**Görev tanımı**: Aşağıdaki, insanın kendi geminin kaptanı olmasını anlatan metnin devamını yazın. Metin son cümlesinden itibaren sürsün.

**Verilen metin**:
--------------------

Aslında bütün hikaye iki yabancının tanışması, birbirini sevmesi üzerine kurulur .Gerçekten sevdiler mi bilmem, geçmişe baktığımda bundan ben de çoğu zaman emin olamıyorum. Ama senin hikayen, benim ve diğerleri gibi iki yabancının artık yabancı kalmamasıyla başladı. Annenin babana söylediği bir merhabayla ya da babanın annene bıraktığı bir çapkın gülüşle…
Durum buradan da yeterince açıktı aslında, belki sen de benim gibi olayı hemen anlamadın. Dünyaya gelmek için iki yabancının hikayesinde bir özne olmayı bekledin . Sonra dünyaya gelince işler kolaylaşacak diye düşündüysen, seni uyarmak isterim doğmak için iki yabancının birbirini sevme ihtimaline ,yaşamak içinse bu sevme halinin devam etmesine ve daha birçok değişkene ihtiyacın var .Kısaca senin hayatın düşündüğün kadar senin hayatın olmayabilir .
Eğer bir gün kendi hayatınla karşılaşmak istersen kaybolmaktan, kaybetmekten korkma. Kaybolmadan bulamaz, kaybetmeden kazanamazsın . John A. Shedd‘ in dediği gibi ‘’Gemiler limanda daha güvendedir ama gemiler bunun için yapılmaz ‘’ ki benim hayatımda hiçbir liman açık denizler kadar güvenli olmadığı için, sana kendi geminin kaptanı olmayı nasıl başaracağından veya çoktan bunu başardığından ama nasıl fark etmediğinden bahsedeceğim.
O halde beklemeyelim yelkenler fora …
Fırtınalı bir denizde gece önünü görmeden gözlerin kapalı başkalarının eli dümendeyken o gemiyi sürdüğünü hayal etmeni istiyorum, yolu görmeden nasıl sürmeye devam edebilirsin ki. Ama çoğu zaman en yakınında kiler bunun senin için güvenli olduğunu hatta bunun dışında senin asla yola çıkmayacağını söyleyecekler, yani sana düpedüz yalan atacaklar .Onlar kendi hayatlarına giden rotayı sanki senin hayatınmış gibi sana allayıp pullayıp satmaya çalışacaklar ve gözlerin kapalıyken olurda gemiyi karaya vurdurursan, bunun senin hatan olduğunu ve bir daha gemiye dahi binmemen gerektiğini söyleyip, seni bilinmezliğin ortasında kalmaya mahkum edecekler. Kendi yaptıkları hataları sanki sen yapmışsın gibi lanse edip, seni oracıkta çaresiz hale getirerek, kendilerinin senin çaren olduğunu anlatacaklar .İnanma !

--------------------

**Kayıtlar**:

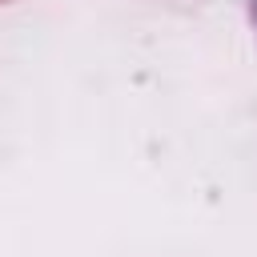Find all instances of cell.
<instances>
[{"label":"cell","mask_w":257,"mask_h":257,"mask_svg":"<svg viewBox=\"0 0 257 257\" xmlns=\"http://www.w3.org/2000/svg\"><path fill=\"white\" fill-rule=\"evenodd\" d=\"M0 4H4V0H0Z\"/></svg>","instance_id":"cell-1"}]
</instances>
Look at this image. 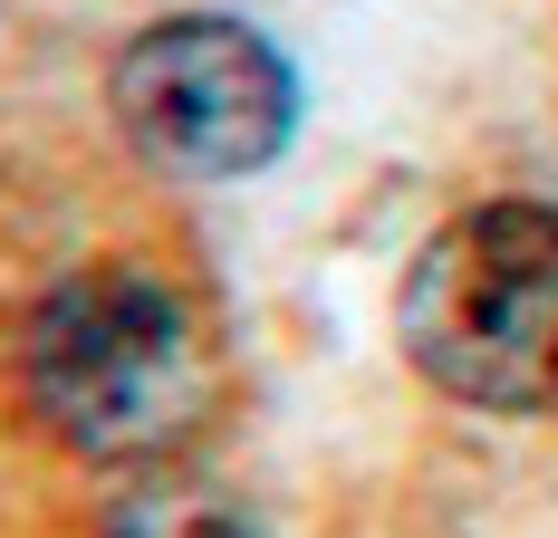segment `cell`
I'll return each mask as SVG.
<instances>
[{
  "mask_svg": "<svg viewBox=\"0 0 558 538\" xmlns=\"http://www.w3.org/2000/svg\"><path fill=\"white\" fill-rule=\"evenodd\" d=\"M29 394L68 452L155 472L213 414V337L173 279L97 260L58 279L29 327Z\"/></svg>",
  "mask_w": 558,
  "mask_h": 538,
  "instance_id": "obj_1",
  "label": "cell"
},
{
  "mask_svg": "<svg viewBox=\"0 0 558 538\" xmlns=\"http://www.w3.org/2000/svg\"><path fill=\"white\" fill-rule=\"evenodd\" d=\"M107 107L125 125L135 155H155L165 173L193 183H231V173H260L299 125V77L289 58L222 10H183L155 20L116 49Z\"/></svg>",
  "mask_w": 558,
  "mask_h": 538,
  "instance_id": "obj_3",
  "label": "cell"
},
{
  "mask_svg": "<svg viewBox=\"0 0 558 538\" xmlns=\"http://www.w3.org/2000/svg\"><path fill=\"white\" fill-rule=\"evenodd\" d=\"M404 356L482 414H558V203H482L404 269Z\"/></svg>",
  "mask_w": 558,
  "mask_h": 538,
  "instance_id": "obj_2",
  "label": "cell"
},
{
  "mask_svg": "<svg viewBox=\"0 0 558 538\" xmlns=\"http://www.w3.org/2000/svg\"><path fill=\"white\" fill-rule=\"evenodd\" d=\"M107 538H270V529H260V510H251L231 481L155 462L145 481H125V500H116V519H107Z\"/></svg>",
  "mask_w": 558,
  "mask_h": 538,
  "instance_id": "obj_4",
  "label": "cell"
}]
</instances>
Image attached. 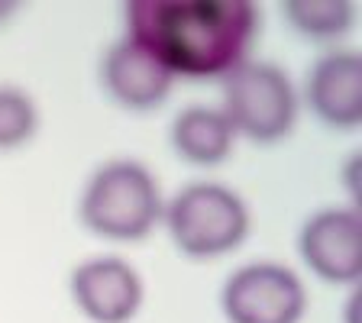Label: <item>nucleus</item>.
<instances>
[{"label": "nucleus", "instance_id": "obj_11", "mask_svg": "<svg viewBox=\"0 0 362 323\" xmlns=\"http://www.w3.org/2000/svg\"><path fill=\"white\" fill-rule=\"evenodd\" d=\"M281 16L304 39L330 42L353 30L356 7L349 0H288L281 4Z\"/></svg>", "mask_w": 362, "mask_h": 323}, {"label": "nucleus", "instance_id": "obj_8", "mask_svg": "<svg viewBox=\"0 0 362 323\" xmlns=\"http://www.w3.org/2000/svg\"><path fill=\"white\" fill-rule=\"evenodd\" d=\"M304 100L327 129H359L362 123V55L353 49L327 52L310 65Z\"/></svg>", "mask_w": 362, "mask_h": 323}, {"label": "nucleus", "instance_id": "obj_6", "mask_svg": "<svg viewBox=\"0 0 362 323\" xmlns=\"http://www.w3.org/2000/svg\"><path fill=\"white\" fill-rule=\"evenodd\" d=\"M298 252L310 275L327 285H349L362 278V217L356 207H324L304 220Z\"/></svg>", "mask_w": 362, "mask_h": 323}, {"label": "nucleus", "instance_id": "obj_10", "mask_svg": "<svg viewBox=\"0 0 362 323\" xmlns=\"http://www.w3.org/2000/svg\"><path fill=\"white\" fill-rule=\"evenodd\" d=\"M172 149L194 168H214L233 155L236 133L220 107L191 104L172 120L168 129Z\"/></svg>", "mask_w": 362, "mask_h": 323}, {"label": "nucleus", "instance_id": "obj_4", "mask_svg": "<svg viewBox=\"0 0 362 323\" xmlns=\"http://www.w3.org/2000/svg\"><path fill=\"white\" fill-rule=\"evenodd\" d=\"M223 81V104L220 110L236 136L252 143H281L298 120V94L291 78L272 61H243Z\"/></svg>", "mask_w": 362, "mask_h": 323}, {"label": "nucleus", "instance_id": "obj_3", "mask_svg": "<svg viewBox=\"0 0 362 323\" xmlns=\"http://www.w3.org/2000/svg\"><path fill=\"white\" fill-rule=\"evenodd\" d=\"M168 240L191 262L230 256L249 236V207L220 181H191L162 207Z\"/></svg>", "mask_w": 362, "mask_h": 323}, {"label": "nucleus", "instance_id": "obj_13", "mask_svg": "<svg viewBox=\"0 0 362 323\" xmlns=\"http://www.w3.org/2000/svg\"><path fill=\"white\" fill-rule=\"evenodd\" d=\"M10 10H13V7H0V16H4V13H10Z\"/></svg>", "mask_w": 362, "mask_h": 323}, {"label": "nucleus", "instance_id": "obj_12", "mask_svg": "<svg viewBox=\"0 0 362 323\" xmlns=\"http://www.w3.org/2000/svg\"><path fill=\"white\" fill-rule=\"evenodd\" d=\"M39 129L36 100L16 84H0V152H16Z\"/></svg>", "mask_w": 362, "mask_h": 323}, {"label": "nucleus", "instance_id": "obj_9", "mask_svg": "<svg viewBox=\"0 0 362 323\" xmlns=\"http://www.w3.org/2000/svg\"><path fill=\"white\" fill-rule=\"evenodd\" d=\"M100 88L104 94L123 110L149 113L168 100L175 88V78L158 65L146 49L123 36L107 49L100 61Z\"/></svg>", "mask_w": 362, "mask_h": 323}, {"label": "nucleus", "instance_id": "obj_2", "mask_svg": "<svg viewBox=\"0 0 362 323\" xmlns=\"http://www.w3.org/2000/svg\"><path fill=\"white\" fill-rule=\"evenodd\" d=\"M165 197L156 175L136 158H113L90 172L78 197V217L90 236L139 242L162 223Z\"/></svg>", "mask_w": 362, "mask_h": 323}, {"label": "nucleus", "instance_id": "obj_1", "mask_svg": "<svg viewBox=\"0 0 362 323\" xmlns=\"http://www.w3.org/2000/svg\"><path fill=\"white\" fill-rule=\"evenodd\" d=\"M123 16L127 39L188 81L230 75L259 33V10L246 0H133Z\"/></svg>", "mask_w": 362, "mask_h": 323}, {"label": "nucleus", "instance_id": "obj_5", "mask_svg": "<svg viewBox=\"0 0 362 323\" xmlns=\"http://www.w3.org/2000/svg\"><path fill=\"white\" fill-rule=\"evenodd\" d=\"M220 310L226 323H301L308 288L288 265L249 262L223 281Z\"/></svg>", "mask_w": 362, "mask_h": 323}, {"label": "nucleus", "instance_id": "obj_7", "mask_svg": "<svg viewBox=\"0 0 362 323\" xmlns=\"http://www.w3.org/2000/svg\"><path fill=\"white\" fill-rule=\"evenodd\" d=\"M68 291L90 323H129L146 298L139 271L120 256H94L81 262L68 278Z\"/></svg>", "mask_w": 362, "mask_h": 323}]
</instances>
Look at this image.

--------------------

**Sonuç**:
Küçükken belki yine onlara sorsaydın senin yürüyemeyeceğini de söyleyeceklerdi, ama sen kelimeleri anlamadığın için bir sefer düştün diye yürümekten vazgeçmedin, hatırla .
Yaşın henüz tek rakamlardayken nasıl olsa okuyamayacağına karar verdikleri için okula dahi gönderilmediğini ama kendi çabanla okuma yazma öğrenip şimdiye kadar okuduğun her şeyi hatırlamanı istiyorum.
Diyelim ki okula bir şans gittin, her seferinde kendi geçemedikleri derslerden ya da hiç bilmedikleri konulardan, 100 üzerinden 98 dahi alsan, senin başarısız olduğunu söyleyen ve senden hiçbir şey olmaz diyen yakın çevrenin, sana o kadar da yakın olmadığını hatırla .
Aldığın ilk kırmızı kurdeleli karneyi koşa koşa babana getirdiğinde, bunu nasılsa herkese vermişlerdir deyip de kenara fırlattığı o karnenin, senin tek başarın olmadığını, hatırla .
Büyüyüp üniversiteye gittiğinde dahi istediğin bölümü yazarsan başına türlü felaketler geleceğini hatta en iyi yolun okumamak olduğunu söyleyenlere rağmen, mezun olduğun günü hatırla .
Senden hiçbir şey olmaz diyen o çılgın kalabalığın, kabul edildiğin iş başvurularına kötü kadın olacağına dair derin endişeleri nedeniyle seni göndermediğini ama biriken kredi kartı borçlarının da yine senin maaşınla ödediğini unutma .
Nasıl olsa beceremeyeceğin ve hatta evi dahi yakacağın için yıllarca kapısından baktığın mutfağa, ancak onlar hasta olduğunda girebildiğini ve yaptığın yemeklerle iyileştirdiklerini unutma .
Çirkin olduğun için hayatının sonuna kadar gelinlik dahi giyemeyeceğini ancak tek giyeceğin beyaz elbisenin kefen olabileceğini düşünen mutsuz ve kalpsiz insanların, sen mutlu olduğunda ya da biriyle mutlu bir yuva kurmaya karar verdiğinde kıskançlıktan seni ablalıktan ya da kardeşlikten reddettiğini unutma , maalesef ki bu dünya da ki bazı insanlar sol yanında kalp taşımıyor .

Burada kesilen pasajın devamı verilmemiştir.